Panellists at the side meeting on R&D of NCD medicines

Speakers at the meeting have suggested ideas and proposals in hope to make drugs more affordable and accessible for patients, with many talking about more involvement by the public sector in research and development.

They were discussing at a side meeting of Prince Mahidol Award Conference (PMAC) 2019, which is an annual international conference focusing on policy-related health issues, as said on its website. The theme of this year’s conference is “The Political Economy of NCDs: A Whole of Society Approach”. NCDs stands for non-communicable diseases, which includes issues like cancer, cardiovascular disease, and respiratory disease.

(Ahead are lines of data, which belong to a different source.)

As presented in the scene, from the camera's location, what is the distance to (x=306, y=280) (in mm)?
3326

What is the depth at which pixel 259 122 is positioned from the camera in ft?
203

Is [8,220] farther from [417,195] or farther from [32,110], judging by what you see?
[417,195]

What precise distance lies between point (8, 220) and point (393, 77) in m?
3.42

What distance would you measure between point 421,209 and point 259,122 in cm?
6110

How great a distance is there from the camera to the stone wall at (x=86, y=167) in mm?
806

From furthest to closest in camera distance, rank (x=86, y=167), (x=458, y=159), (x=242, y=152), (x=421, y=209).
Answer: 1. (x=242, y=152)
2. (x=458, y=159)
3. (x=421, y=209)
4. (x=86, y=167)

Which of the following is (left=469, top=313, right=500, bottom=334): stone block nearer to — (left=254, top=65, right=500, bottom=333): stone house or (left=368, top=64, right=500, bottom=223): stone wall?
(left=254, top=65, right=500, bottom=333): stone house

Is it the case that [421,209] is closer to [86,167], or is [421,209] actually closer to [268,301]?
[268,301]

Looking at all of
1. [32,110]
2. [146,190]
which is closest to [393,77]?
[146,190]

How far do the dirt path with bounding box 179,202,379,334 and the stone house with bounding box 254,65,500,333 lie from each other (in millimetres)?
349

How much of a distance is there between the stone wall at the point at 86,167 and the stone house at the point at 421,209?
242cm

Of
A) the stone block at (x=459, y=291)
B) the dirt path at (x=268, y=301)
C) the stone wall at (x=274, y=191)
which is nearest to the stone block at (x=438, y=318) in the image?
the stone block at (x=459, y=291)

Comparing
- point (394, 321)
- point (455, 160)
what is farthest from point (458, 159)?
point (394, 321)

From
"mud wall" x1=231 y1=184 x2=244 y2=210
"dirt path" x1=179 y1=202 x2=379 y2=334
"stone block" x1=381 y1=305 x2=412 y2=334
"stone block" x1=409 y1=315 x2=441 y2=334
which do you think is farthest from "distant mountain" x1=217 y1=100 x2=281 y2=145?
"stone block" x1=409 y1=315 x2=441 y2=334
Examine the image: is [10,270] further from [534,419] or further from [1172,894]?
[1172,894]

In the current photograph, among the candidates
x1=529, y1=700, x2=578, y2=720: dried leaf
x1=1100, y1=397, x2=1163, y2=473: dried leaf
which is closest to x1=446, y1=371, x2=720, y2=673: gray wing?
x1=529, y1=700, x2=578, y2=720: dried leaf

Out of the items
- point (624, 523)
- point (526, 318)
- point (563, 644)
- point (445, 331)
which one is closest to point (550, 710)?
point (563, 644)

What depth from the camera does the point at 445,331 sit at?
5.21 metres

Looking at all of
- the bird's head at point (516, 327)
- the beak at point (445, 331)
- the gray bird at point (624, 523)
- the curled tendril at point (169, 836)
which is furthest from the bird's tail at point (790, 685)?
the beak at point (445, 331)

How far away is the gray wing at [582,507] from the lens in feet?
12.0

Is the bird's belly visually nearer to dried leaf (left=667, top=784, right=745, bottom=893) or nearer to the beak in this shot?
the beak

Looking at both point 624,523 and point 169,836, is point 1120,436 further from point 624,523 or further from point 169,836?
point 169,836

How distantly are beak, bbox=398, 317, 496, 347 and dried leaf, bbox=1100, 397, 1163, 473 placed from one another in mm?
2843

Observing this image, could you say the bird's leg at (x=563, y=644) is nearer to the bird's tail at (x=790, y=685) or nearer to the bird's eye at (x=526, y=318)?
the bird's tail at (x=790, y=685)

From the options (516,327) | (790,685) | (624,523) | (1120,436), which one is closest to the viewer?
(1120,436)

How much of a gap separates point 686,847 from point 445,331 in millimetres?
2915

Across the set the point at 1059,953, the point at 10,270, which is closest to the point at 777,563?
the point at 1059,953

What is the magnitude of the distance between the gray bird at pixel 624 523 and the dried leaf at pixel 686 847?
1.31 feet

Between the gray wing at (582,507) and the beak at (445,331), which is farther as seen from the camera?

PMAC 2019 says on its website of this year’s general objective as “to identify major bottlenecks, root causes and propose solutions at national and global level to accelerate implementation of NCD prevention and control.”

A panel at the conference held on 30 January was entitled, “Research & development of NCD medicines: how can affordability be built into the business model?” The event was moderated by Suerie Moon of the Graduate Institute Global Health Centre in Geneva.

Discussions focused on how R&D could continue to produce safe and efficacious drugs while making it more affordable and accessible.

Though some speakers at the side meeting took the view that the current R&D business model has caused high prices in drugs, others said it has encouraged innovation in medicines and provided incentives for private manufacturers to invest in R&D.

Speakers also discussed about possible new models which could generate more affordable drugs and treatments.

Jean-Michel Piedagnel, director in Southeast Asia of the Drugs for Neglected Diseases initiative (DNDi), shared his organisation’s experience in a project in which collaboration between private drug producers and the governments in Malaysia and Thailand has significantly cut treatment cost of hepatitis C, which is a communicable disease.

More public investment and involvement in R&D was one of the proposals made at the side meeting, but questions were raised on how the public sector could make returns on its investment.

Panellists and participants discussed how to better handle the issue of incentives for R&D by private companies to reduce medicine prices.

Jamie Love from Knowledge Ecology International, a non-governmental organisation based in Washington, DC, said in his presentation: “Private incentives are important for innovation, (but) lead to unequal access, and impose huge costs on society.”

He suggested that to make drugs more accessible to low-income people, incentives for R&D investment have to become dissociated from drug prices.

“Universal access will never be feasible without delinking of incentives from prices,” Love said in his presentation. “Delinkage will never take place without transition strategies, and this should be a focus for advocates and researchers.”

Songpon Deechongkit, managing director of Siam Bioscience, a Thai company in the life sciences field with a focus on biopharmaceuticals, suggested the idea of “open innovation” in which multiple parties join hands to invent products as opposed to “closed innovation” in which companies work alone on innovation.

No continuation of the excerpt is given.